Clinical and prognostic implications of left ventricular dilatation in heart failure

Author:

Kasa Gizem1ORCID,Teis Albert1ORCID,Juncà Gladys1ORCID,Aimo Alberto23ORCID,Lupón Josep14ORCID,Cediel German15,Santiago-Vacas Evelyn1ORCID,Codina Pau1ORCID,Ferrer-Sistach Elena1ORCID,Vallejo-Camazón Nuria1ORCID,López-Ayerbe Jorge1,Bayés-Genis Antoni145ORCID,Delgado Victoria16ORCID

Affiliation:

1. Heart Institute, Hospital Universitari Germans Trias i Pujol , Carretera del Canyet s/n, Barcelona 08916 , Spain

2. Interdisciplinary Center for Health Sciences, Scuola Superiore Sant'Anna , Pisa , Italy

3. Cardiology Division, Fondazione Toscana Gabriele Monasterio , Pisa , Italy

4. Department of Medicine, Universitat Autonoma de Barcelona , Barcelona , Spain

5. CIBERCV, Instituto de Salud Carlos III , Madrid , Spain

6. Centre for Comparative Medicine and Bioimage (CMCiB), Germans Trias i Pujol Research Institute (IGTP) , Camí del Tanatori, Badalona 08916 , Spain

Abstract

Abstract Aims To assess the agreement between left ventricular end-diastolic diameter index (LVEDDi) and volume index (LVEDVi) to define LV dilatation and to investigate the respective prognostic implications in patients with heart failure (HF). Methods and results Patients with HF symptoms and LV ejection fraction (LVEF) < 50% undergoing cardiac magnetic resonance were evaluated retrospectively. LV dilatation was defined as LVEDDi or LVEDVi above the upper normal limit according to published reference values. Patients were followed up for the combined endpoint of cardiovascular death or HF hospitalization during 5 years. A total of 564 patients (median age 64 years; 79% men) were included.

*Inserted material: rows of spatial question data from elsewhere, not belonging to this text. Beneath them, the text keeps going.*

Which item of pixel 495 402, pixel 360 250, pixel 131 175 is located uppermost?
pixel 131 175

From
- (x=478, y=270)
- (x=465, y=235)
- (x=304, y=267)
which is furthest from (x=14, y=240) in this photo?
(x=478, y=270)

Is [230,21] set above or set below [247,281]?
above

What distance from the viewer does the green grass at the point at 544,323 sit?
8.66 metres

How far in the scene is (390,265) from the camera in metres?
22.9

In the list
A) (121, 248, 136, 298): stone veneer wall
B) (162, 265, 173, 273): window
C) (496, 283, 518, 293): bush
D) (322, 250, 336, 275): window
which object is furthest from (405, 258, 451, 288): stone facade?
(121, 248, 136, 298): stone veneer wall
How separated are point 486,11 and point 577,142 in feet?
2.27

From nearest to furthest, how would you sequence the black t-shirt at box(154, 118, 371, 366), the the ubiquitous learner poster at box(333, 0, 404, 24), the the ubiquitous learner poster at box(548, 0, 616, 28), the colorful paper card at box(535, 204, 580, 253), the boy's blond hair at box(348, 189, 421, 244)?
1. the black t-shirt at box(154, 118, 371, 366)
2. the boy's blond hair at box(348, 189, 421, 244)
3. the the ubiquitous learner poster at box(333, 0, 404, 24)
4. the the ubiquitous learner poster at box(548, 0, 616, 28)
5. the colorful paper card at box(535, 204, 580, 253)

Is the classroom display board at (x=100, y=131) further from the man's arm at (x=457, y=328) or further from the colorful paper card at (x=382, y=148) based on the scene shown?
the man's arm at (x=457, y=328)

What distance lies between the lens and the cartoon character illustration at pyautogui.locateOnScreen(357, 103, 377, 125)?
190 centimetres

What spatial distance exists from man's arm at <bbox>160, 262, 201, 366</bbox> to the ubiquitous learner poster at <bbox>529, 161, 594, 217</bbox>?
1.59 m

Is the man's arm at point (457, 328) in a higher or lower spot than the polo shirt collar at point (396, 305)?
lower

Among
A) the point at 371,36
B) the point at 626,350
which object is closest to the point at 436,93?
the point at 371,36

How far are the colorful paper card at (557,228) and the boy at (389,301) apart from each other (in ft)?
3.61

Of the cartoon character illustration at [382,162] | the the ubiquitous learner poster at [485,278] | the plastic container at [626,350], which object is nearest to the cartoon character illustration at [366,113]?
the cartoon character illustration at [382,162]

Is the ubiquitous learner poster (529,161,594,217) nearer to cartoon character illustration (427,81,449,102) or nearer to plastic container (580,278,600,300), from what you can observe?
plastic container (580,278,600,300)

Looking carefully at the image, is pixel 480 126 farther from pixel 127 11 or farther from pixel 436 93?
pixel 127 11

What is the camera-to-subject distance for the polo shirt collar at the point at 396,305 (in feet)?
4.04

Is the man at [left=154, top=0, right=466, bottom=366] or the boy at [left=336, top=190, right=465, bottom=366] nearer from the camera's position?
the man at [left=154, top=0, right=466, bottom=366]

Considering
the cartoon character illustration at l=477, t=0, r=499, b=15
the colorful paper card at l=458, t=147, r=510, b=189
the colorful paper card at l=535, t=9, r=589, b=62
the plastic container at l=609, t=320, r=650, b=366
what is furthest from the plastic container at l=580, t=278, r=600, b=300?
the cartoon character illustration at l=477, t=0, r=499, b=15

LVEDDi had a modest correlation with LVEDVi (r = 0.682, P < 0.001). LV dilatation was noted in 84% of patients using LVEDVi-based definition and in 73% using LVEDDi-based definition, whereas 20% of patients displayed discordant definitions of LV dilatation. During a median follow-up of 2.8 years, patients with both dilated LVEDDi and LVEDVi had the highest cumulative event rate (HR 3.00, 95% CI 1.15–7.81, P = 0.024). Both LVEDDi and LVEDVi were independently associated with the primary outcome (hazard ratio 3.29, 95%, P < 0.001 and 2.8, P = 0.009; respectively). Conclusion The majority of patients with HF and LVEF < 50% present both increased LVEDDi and LVEDVi whereas 20% show discordant linear and volumetric definitions of LV dilatation. Patients with increased LVEDDi and LVEDVi have the worst clinical outcomes suggesting that the assessment of these two metrics is needed for better risk stratification.